So, in order to explain the reality of a malfunction and how it is handled, here’s a super basic idea of how a modern skydiving “Rig” works. Each rig, either tandem or sport has 4 basic components:


The container is exactly what it sounds like. It is the backpack worn by a jumper that contains all other components, as well as the harness system that attaches either the solo jumper or tandem pair to the rest of the system.

Main Parachute

The main parachute, or “canopy” as it’s more commonly called is exactly that. It’s the parachute that is primarily used. It is located in the bottom half of the container and is connected via a quick release system called a 3-ring.

Reserve Parachute

The reserve parachute is the canopy we put to use if for any reason the main has a problem. It is located on the top half of the container and is attached directly to the harness system on what is called the reserve risers.


The AAD or Automatic Activation Device is a barometric sensitive computer system that knows its altitude and speed during a skydive and will automatically begin the reserve deployment sequence at a predetermined altitude if required.

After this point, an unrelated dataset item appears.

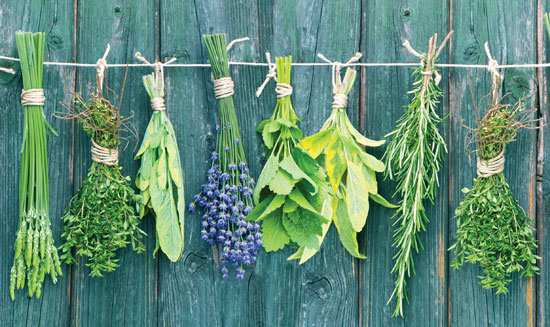 The herbs | spices | best herbs | dry herbs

So now that you understand the basic workings, we can explain how we handle the dreaded cutaway! The fact is, modern parachutes really want to work, and almost every time they do so without any issues at all or with something minor and easily dealt with; the most common of these being line twists, which are exactly what they sound like. It’s a simple problem that even student skydivers handle without issue. 

If a problem arises that isn’t as easy to fix, your instructor will assess the situation by asking themselves a few simple questions. “Is this parachute the shape it’s supposed to be? Is this parachute controllable or is it doing its own thing? Do I think I can land this parachute safely?” If the answer to these questions is no, then your instructor is going to put their years of training to work! Remember that 3-ring quick release system we talked about? Well now is when it’s going to be put to use! 

  • The first handle used on your rig is to open your main parachute and it’s located on the bottom of the container, but that’s already been used and it’s time for the reserve. 
  • The next handle your instructor puts to use is what is called the “Cutaway Handle”, and It’s located on the upper right side of the harness and sits around your instructor’s chest height. When they pull this handle, it allows that 3-ring system to release the main canopy, putting the tandem briefly back into freefall. 
  • Handle number 3 is the one you’ve been waiting to hear about! This is the “Reserve Handle”, and it’s located on the upper left side of the harness at the same height as the cutaway. When your instructor uses this one, it pulls the pin on the reserve parachute, deploying the canopy that you’ll now use for the rest of your skydive.

So what just happened? Well, your instructor deployed your main canopy and quickly determined that there was an issue that required them to use the reserve parachute. When they pulled the cutaway handle, you went back into freefall because they released the main canopy and you fell away from the problem. Your instructor then pulled the reserve handle which deployed your reserve canopy, halting your freefall and putting you happily under the parachute that will take you safely to the ground.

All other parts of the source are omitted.